The cast numbers 16 and there are several parallel romantic pairings – too many to include in a short review. But noteworthy performances are also given by Deidra Grace Chiverton, a widowed and lonely tavern keeper, and Phylicia Freeman, as her high-spirited teenage daughter.
Chris Rhoton’s set design, full of kitschy 1950s images and visual recollections, effectively frames this show.
At the denouement, when the mysterious musician motors back out on the highway with a newfound mate, no fewer than five couples have marched down the aisle and the town’s social, cultural and romantic order has been permanently changed and rearranged for the better.
Arundel Barn Playhouse, 53 Old Post Road (just off U.S. Route 1) presents “All Shook Up” through Aug. 17. Call 985-5552 or visit arundelbarnplayhouse.com.

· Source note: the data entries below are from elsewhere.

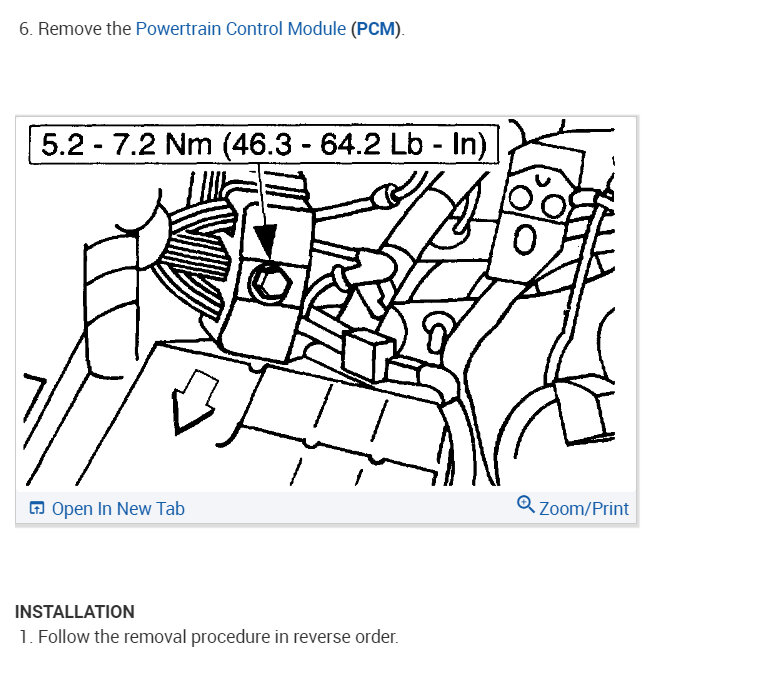 6. Remove the Powertrain Control Module (PCM).

5.2 - 7.2 Nm (46.3 - 64.2 Lb - In)

Open In New Tab

Zoom/Print

INSTALLATION

1. Follow the removal procedure in reverse order.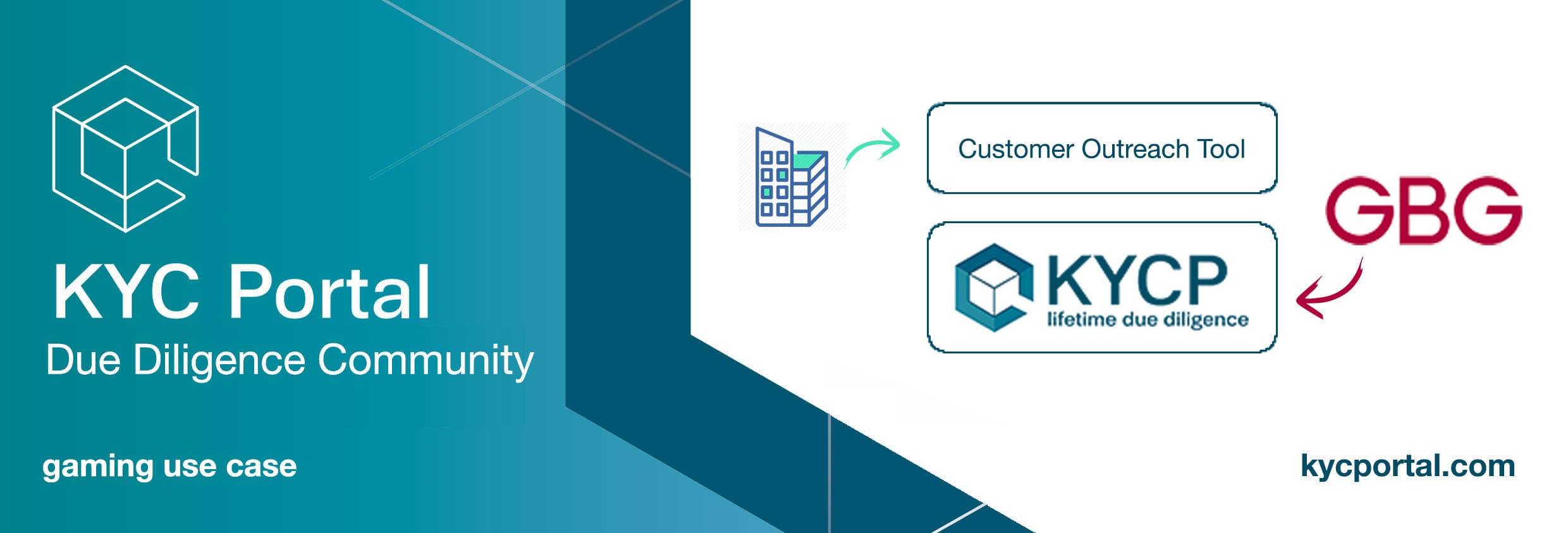 KYC Portal
Due Diligence Community

gaming use case

Customer Outreach Tool

KYCP
lifetime due diligence

GBG

kycportal.com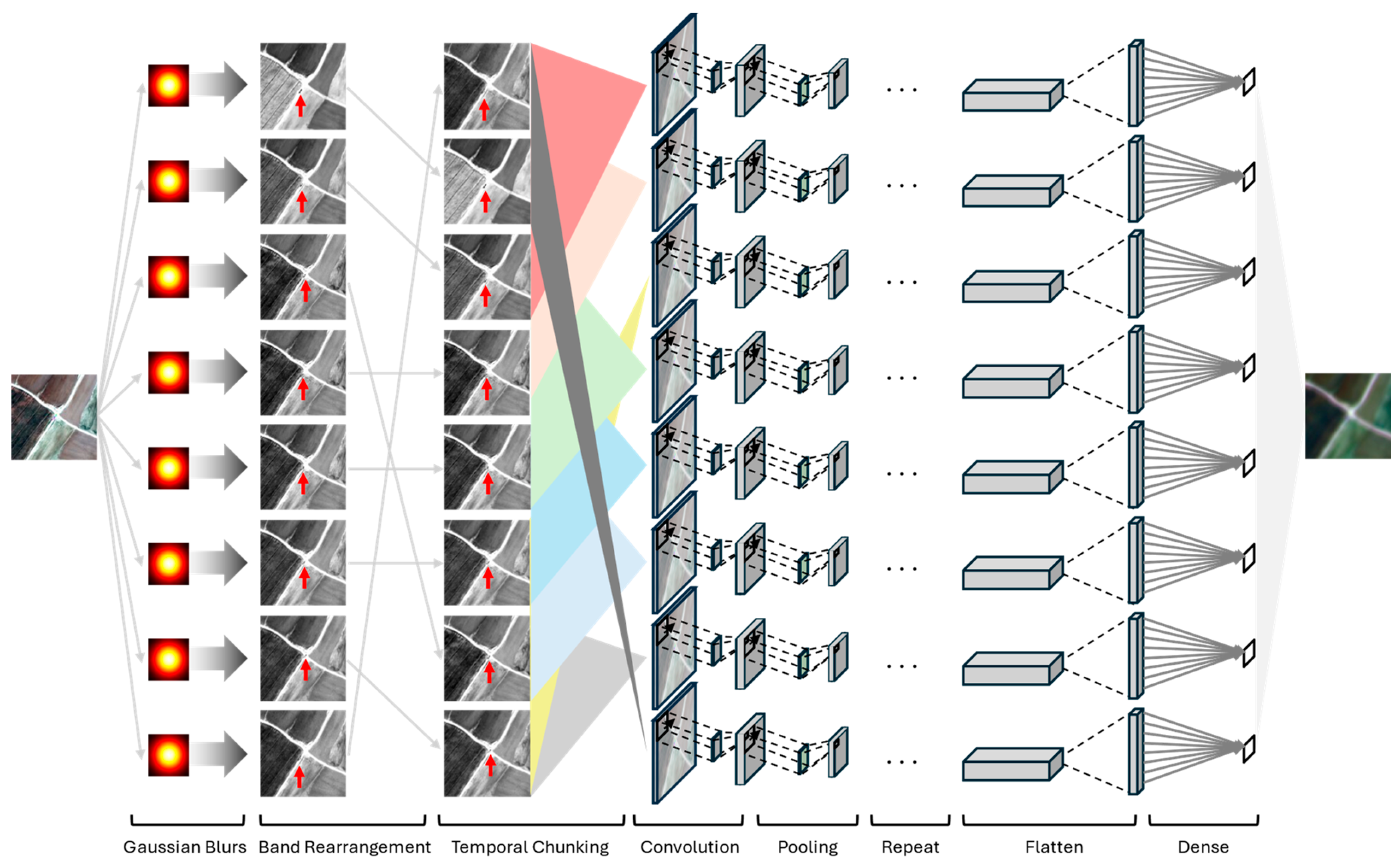 . . .
. . .
. . .
. . .
. . .
. . .
. . .
. . .

Gaussian Blurs Band Rearrangement Temporal Chunking Convolution Pooling Repeat Flatten Dense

Another gem of musical theater that recycles a couple of dozen popular songs from decades past is “Menopause The Musical,” a wonderfully incisive comedy that was crafted by Jeanie C. Linders and first played in Florida in 2001. It’s been playing there ever since. Plus it’s enjoyed a long Off-Broadway run, productions in many countries and a never-ending national tour.
The national tour motors into Portland this Sunday for one performance.
“Menopause The Musical” is very funny and tuneful. Linders’ script is about “the change” in particular, and women’s midlife course corrections and alterations in attitude in general.
The dramatic conceit involves four middle-aged women who meet by accident in Bloomingdale’s department store. The characters are unnamed, but each represents a modern archetype: Power Woman, Soap Star, Earth Mother and Iowa Housewife. These four strangers unite to make fun of their woeful hot flashes, forgetfulness, mood swings, wrinkles, night sweats and chocolate binges.
Two dozen songs, mostly pop tunes from the 1960s, have been “re-lyricized” by Linders, with “hot flashes of hilarity” as the underlying common theme.
“Most women know intuitively that every other woman is experiencing hot flashes or night sweats,” explains Linders. “There is always a close friend or two who can sympathize or identify, but when they are sitting in a theater with hundreds of other women, all laughing and shouting ‘That’s me! That’s me on stage!’ They know what they are experiencing is normal. They aren’t alone or crazy. It becomes a sisterhood.”